Work task =>
Every entry below is to be copied exactly, with nothing omitted.

Provided material =>
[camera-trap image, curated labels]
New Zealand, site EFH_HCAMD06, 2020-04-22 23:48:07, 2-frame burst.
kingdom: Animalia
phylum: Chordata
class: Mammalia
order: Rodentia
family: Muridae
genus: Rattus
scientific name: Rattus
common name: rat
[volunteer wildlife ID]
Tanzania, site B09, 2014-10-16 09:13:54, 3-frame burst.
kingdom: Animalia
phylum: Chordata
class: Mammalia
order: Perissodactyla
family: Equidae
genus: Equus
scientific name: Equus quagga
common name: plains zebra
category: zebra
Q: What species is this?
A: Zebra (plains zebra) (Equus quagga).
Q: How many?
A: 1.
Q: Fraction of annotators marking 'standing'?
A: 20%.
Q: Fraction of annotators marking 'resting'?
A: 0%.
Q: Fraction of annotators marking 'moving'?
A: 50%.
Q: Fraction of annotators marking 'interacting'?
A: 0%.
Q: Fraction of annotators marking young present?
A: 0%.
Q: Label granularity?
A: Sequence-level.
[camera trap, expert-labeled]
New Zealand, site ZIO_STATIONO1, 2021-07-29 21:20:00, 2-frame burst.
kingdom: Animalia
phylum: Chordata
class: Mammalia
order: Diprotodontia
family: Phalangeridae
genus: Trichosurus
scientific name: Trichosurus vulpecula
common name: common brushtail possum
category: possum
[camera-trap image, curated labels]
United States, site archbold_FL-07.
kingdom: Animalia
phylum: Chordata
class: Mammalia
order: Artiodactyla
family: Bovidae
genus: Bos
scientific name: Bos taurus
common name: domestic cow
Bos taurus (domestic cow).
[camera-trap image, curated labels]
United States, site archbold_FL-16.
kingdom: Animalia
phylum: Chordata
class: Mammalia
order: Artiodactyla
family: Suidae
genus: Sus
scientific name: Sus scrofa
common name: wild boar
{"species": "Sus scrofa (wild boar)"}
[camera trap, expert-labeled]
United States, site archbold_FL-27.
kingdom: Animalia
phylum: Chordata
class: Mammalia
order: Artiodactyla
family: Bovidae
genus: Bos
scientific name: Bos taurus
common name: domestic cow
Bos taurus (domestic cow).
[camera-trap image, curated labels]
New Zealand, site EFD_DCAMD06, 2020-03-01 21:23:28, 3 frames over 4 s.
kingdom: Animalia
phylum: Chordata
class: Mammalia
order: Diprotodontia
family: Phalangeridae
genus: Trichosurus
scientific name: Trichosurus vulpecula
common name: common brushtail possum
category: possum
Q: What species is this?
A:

Exercise result =>
[camera-trap image, curated labels]
New Zealand, site EFH_HCAMD06, 2020-04-22 23:48:07, 2-frame burst.
kingdom: Animalia
phylum: Chordata
class: Mammalia
order: Rodentia
family: Muridae
genus: Rattus
scientific name: Rattus
common name: rat
[volunteer wildlife ID]
Tanzania, site B09, 2014-10-16 09:13:54, 3-frame burst.
kingdom: Animalia
phylum: Chordata
class: Mammalia
order: Perissodactyla
family: Equidae
genus: Equus
scientific name: Equus quagga
common name: plains zebra
category: zebra
Q: What species is this?
A: Zebra (plains zebra) (Equus quagga).
Q: How many?
A: 1.
Q: Fraction of annotators marking 'standing'?
A: 20%.
Q: Fraction of annotators marking 'resting'?
A: 0%.
Q: Fraction of annotators marking 'moving'?
A: 50%.
Q: Fraction of annotators marking 'interacting'?
A: 0%.
Q: Fraction of annotators marking young present?
A: 0%.
Q: Label granularity?
A: Sequence-level.
[camera trap, expert-labeled]
New Zealand, site ZIO_STATIONO1, 2021-07-29 21:20:00, 2-frame burst.
kingdom: Animalia
phylum: Chordata
class: Mammalia
order: Diprotodontia
family: Phalangeridae
genus: Trichosurus
scientific name: Trichosurus vulpecula
common name: common brushtail possum
category: possum
[camera-trap image, curated labels]
United States, site archbold_FL-07.
kingdom: Animalia
phylum: Chordata
class: Mammalia
order: Artiodactyla
family: Bovidae
genus: Bos
scientific name: Bos taurus
common name: domestic cow
Bos taurus (domestic cow).
[camera-trap image, curated labels]
United States, site archbold_FL-16.
kingdom: Animalia
phylum: Chordata
class: Mammalia
order: Artiodactyla
family: Suidae
genus: Sus
scientific name: Sus scrofa
common name: wild boar
{"species": "Sus scrofa (wild boar)"}
[camera trap, expert-labeled]
United States, site archbold_FL-27.
kingdom: Animalia
phylum: Chordata
class: Mammalia
order: Artiodactyla
family: Bovidae
genus: Bos
scientific name: Bos taurus
common name: domestic cow
Bos taurus (domestic cow).
[camera-trap image, curated labels]
New Zealand, site EFD_DCAMD06, 2020-03-01 21:23:28, 3 frames over 4 s.
kingdom: Animalia
phylum: Chordata
class: Mammalia
order: Diprotodontia
family: Phalangeridae
genus: Trichosurus
scientific name: Trichosurus vulpecula
common name: common brushtail possum
category: possum
Q: What species is this?
A:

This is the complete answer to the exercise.